A Comissão Europeia justifica a medida agora tomada com a defesa do consumidor -- que passará a ter mais opções de compra -- e defende ainda que também será benéfica para a Apple, pois irá aumentar a sua quota de mercado.
A própria empresa de Cupertino, no entanto, discorda. Um porta-voz reagiu: “Estas decisões envolvem-nos em burocracia, diminuindo a capacidade de a Apple de inovar para os utilizadores na Europa, obrigando-nos a oferecer os nossos novos recursos, gratuitamente, a empresas que não precisam de seguir as mesmas regras a que estamos obrigados.”
Atualmente, a Apple oferece já serviços distintos nos EUA e na UE, a nível de Inteligência Artificial, precisamente por as suas ferramentas recentes -- que correm maioritariamente na nuvem -- não serem compatíveis com os restritivos regulamentos de proteção de dados europeus.

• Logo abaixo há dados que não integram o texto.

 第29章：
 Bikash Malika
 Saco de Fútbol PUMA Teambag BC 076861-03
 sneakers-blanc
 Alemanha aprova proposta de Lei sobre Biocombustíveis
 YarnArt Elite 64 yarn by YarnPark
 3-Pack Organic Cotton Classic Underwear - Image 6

Comissão critica pesquisas da Google
Na decisão desta quarta-feira, a Comissão Europeia salientou ainda que a Google, na sua página do motor de busca, dá prioridade aos seus próprios serviços, como o Google Shopping ou a pesquisa de hotéis e voos, beneficiando da sua posição dominante -- mais de 90% das pesquisas na Internet na UE são feitas através desta plataforma.
Este é um processo complexo e já antigo, que tem obrigado a Google a fazer alterações sucessivas na forma como apresenta os resultados das buscas para os utilizadores europeus.

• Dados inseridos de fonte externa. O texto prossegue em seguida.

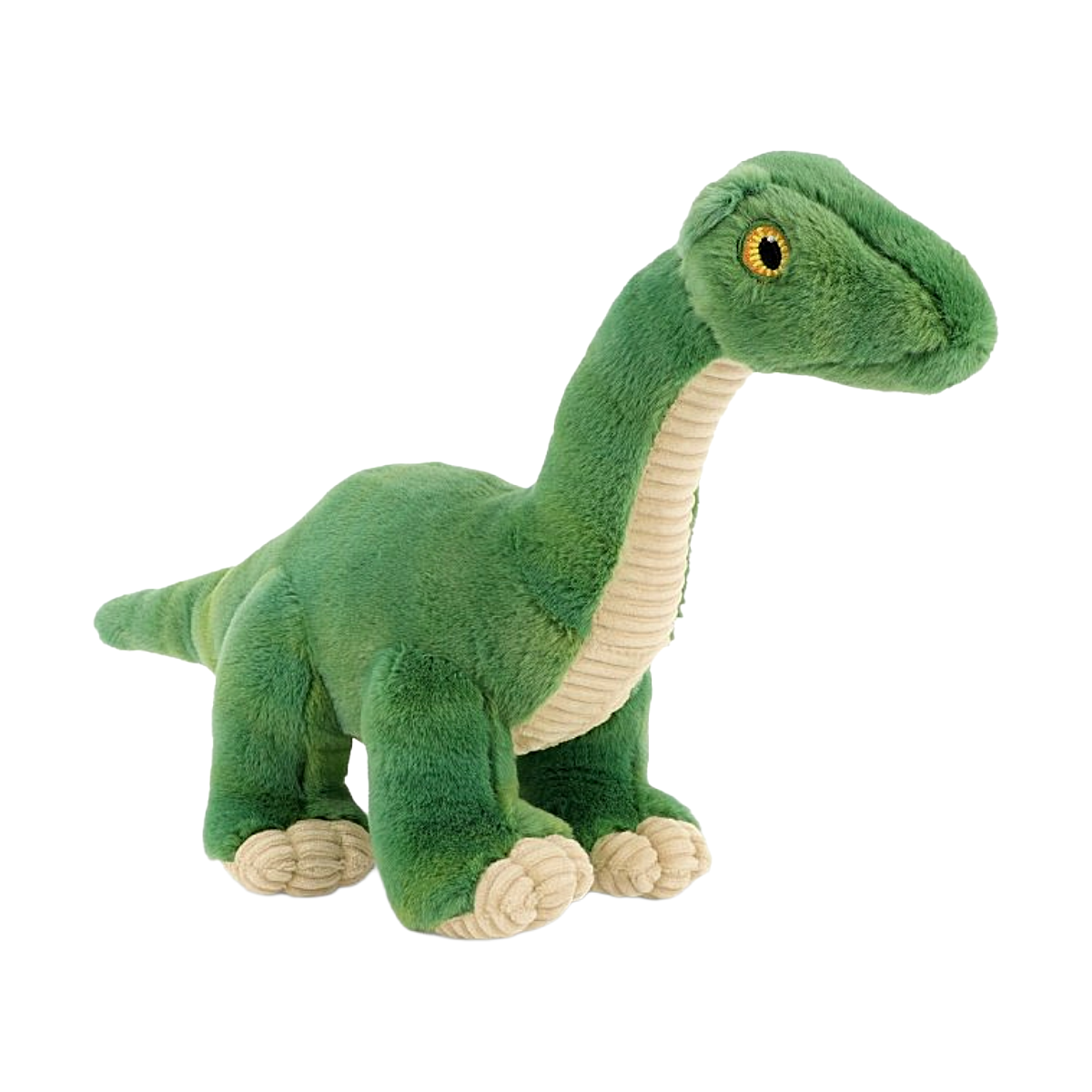 Diplodocus Soft Toy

Um dos sinais mais visíveis foi, em novembro, a redução de resultados de estabelecimentos comerciais no serviço Google Maps na página de pesquisa -- que antes surgia imediatamente numa janela lateral e agora surge apenas em baixo e as funcionalidades deste mapa é mais reduzida do que era anteriormente (pode ler mais detalhes AQUI).
Também relativamente aos voos e resultados de hotéis o número de resultados foi reduzido, pois a Comissão Europeia acusava o motor de busca de dar prioridade ao serviço Google Flights.

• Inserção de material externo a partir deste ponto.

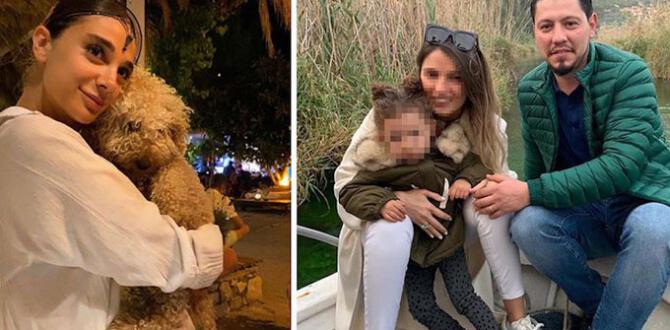 Katil Cemal Metin Avcı 5 Milyon Lira Tazminat Ödeyecek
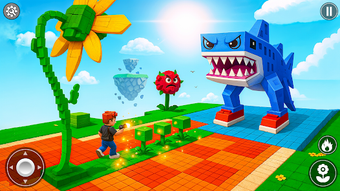 Изображение 0 для 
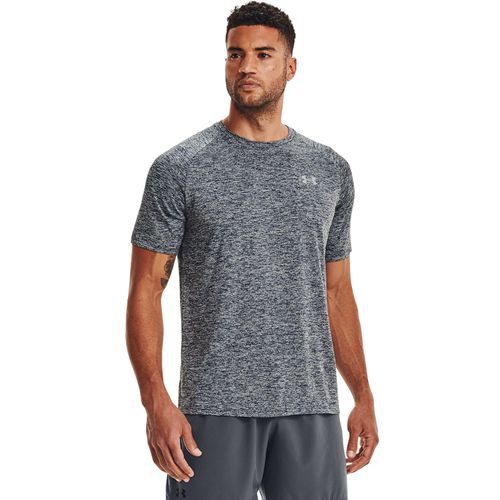 Maglietta Tech 2.0 Ss Tee S - Under Armour - Modalova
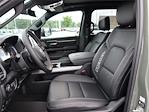 New 2026 Ram 1500 Rebel Crew Cab 4x4 Pickup for sale #26034 - photo 13
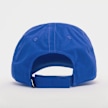 Nike   Nan Futura Curve Brim Cap plava 3077 2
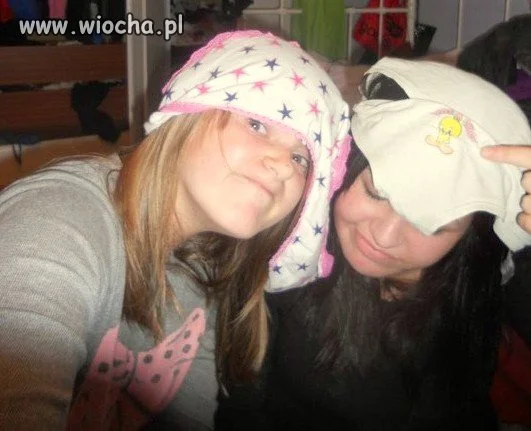 Nowa moda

As alterações não foram, no entanto, suficientes, na ótica do Executivo comunitário.
Já Oliver Bethell argumentou, no referido blog oficial da Google, que ao serem impedidos de "mostrar resultados de viagens que levem as pessoas diretamente aos sites das companhias aéreas, estas acabam normalmente por comprar um bilhete mais caro, porque as companhias aéreas têm de pagar comissões aos sites intermediários. Estas alterações, e muitas outras que tivemos de fazer na Europa, já estão a fazer com que as empresas europeias percam até 30% do tráfego. Os utilizadores estão tão frustrados que muitos estão a recorrer a soluções alternativas desajeitadas para chegar às empresas e à informação que desejam".
Bethell referir-se-á a uma notícia de 5 de março do Telegraph dando conta que tanto a EasyJet como a British Airways vieram publicamente acusar as alterações impostas pela DMA à Google estarem a fazer com que os potenciais clientes não consigam encontrar os preços mais baixos -- e as companhias estão a perder negócio.
Meta (Facebook) também na mira
O Executivo da UE também abriu investigação contra a Meta, em março de 2024 por suspeita de violação da DMA, mas ainda não comunicou qualquer decisão.
A empresa-mãe do Facebook está a ser investigada por causa da política de privacidade de dados do Instagram.
Estas decisões da Comissão Europeia arriscam-se a irritar a administração norte-americana, uma vez que o presidente dos Estados Unidos, Donald Trump, já ameaçou a UE com mais taxas aduaneiras caso surjam medidas restritivas contra as empresas tecnológicas norte-americanas.